Management’s excessive attention to fuel prices – which consumers cannot control – ignores the potential to save money by reducing unnecessary energy consumption, the report points out. As a result, U.S. industry ends up using – and paying for – 10 to 20 percent more energy than it needs to. With energy priced at $6.50 per million Btu, energy-intensive industrial processes are forfeiting an aggregate of $20 billion to $40 billion per year through energy waste.
Industry requires 33 quadrillion Btu of energy per year – a volume great enough to have an impact on the prices paid by residential and commercial consumers for natural gas, electricity, and fuel oil. For this reason, a variety of government and utility-sponsored programs have attempted to provide technical assistance to help industry make energy-efficiency improvements. But these programs have enjoyed limited success, largely because of organizational barriers within manufacturing facilities. Specifically, top-level managers are not always aware of energy waste and the energy-efficiency strategies that could improve business performance.
“Industrial executives make a name for themselves by growing revenues,” said Christopher Russell, director of industrial programs at the Alliance to Save Energy. “Few, if any corporate leaders, ‘save’ their way into positions of power. But when top management does not support energy cost control, energy-saving efforts quickly fizzle out,” Russell added.
Another barrier to making industry more energy-efficient is that most manufacturing procedures and job descriptions were designed before the price of energy emerged as a critical problem.
As a result, the way a company organizes, directs, and rewards its people – its organizational culture – can actually prevent it from controlling its energy costs. Russell explains: “Two ‘facts of organizational life’ prevent many manufacturers from reducing energy expenses. First are the natural turf issues that cause departments within a facility to compete with each other for budget dollars and authority.
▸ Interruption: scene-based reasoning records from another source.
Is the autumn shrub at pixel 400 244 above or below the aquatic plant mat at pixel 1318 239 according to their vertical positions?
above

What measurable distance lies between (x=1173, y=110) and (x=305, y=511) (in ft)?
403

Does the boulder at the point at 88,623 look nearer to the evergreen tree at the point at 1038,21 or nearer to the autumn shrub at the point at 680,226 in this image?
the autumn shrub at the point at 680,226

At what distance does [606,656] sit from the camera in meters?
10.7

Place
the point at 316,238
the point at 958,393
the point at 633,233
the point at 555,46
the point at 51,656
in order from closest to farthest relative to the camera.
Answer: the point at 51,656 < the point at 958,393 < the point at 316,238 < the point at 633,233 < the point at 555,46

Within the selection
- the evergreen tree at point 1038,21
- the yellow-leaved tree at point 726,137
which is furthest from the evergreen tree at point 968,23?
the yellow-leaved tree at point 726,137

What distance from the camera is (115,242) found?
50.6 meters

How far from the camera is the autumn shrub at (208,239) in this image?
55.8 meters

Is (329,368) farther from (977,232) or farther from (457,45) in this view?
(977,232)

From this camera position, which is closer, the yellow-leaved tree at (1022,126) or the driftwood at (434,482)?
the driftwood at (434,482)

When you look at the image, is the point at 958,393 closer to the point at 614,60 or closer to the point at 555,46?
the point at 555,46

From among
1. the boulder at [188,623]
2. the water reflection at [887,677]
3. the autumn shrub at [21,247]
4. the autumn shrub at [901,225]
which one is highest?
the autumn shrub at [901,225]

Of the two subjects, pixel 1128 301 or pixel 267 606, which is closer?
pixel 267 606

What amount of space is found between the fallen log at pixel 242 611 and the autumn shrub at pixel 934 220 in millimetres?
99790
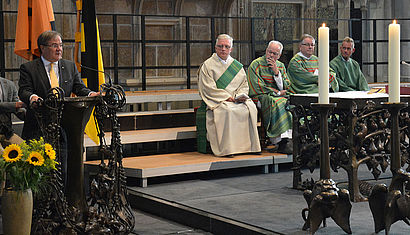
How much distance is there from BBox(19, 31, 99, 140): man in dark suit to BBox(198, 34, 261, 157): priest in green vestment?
208cm

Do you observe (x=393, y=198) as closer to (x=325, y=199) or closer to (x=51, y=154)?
(x=325, y=199)

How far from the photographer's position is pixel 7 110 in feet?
16.2

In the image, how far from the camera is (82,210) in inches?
180

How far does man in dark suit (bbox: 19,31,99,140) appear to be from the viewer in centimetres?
468

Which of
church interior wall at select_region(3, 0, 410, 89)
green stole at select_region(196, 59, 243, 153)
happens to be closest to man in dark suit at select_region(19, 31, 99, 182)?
green stole at select_region(196, 59, 243, 153)

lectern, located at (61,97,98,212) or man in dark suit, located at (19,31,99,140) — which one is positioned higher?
man in dark suit, located at (19,31,99,140)

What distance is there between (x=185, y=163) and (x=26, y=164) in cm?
236

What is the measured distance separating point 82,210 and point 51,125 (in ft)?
2.27

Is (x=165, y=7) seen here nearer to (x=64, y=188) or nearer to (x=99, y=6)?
(x=99, y=6)

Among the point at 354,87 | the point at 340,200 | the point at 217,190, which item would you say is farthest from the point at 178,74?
the point at 340,200

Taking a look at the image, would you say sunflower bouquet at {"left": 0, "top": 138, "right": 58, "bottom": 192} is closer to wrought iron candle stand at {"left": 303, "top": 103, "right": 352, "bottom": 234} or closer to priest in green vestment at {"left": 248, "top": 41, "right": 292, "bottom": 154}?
wrought iron candle stand at {"left": 303, "top": 103, "right": 352, "bottom": 234}

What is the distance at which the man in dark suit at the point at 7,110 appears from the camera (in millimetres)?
4918

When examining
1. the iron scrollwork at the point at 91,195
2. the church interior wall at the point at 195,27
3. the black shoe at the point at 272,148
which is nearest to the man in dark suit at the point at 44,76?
the iron scrollwork at the point at 91,195

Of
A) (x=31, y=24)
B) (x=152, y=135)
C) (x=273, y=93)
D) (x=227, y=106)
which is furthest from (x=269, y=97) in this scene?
(x=31, y=24)
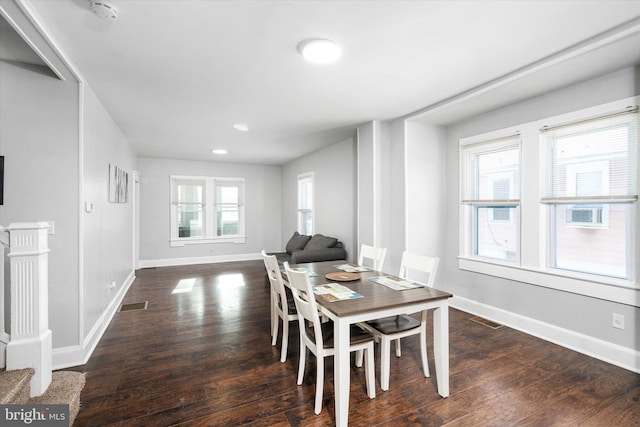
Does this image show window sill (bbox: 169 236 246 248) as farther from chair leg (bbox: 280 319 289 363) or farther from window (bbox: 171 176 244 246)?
chair leg (bbox: 280 319 289 363)

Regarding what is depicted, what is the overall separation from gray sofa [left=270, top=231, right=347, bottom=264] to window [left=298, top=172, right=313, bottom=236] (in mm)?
632

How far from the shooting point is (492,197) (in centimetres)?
349

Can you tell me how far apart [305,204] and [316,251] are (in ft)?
7.28

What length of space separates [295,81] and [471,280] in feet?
10.1

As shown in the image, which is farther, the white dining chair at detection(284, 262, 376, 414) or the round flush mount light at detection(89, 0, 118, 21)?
the white dining chair at detection(284, 262, 376, 414)

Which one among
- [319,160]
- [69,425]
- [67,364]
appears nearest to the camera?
[69,425]

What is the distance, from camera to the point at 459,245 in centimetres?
382

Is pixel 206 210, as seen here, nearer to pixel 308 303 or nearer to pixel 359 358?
pixel 359 358

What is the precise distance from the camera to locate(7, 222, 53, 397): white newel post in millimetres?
1814

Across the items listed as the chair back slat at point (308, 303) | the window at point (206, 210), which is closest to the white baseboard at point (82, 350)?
the chair back slat at point (308, 303)

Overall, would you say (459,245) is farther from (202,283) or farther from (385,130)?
(202,283)

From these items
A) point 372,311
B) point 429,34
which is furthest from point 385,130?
point 372,311

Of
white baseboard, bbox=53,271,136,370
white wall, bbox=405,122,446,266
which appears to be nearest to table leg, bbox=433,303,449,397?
white wall, bbox=405,122,446,266

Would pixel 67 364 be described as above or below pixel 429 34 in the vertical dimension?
below
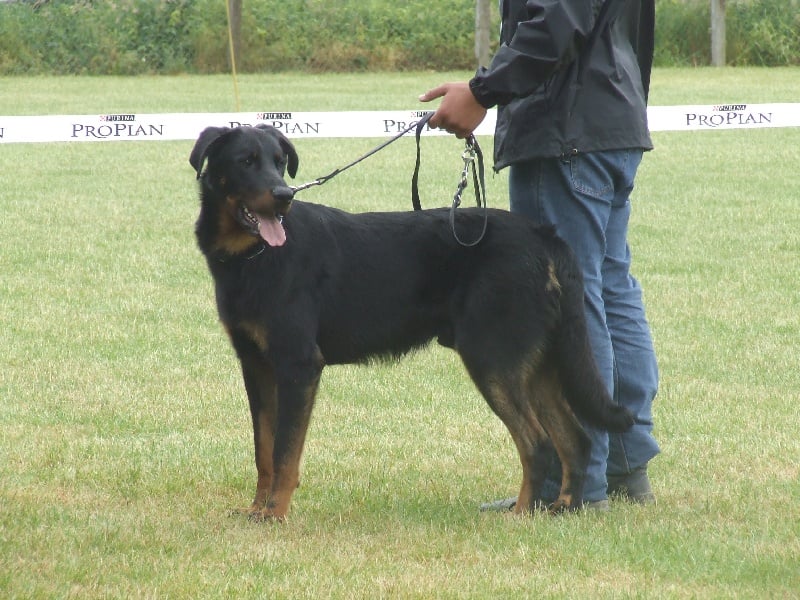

“The other is the tendency to assign tasks like energy cost control as a ‘project’ for a single department, which is limited to doing tasks that its budget and authority will allow. By approaching energy cost-control as a project, facilities fail to address savings that are created and sustained through facility-wide changes to day-to-day operating procedures.”
Executive Reactions to Energy Efficiency describes in detail the issues and lessons learned from industrial energy program research and industry case studies. It is one of four new industrial reports published on the Alliance to Save Energy’s website: www.ase.org/industry.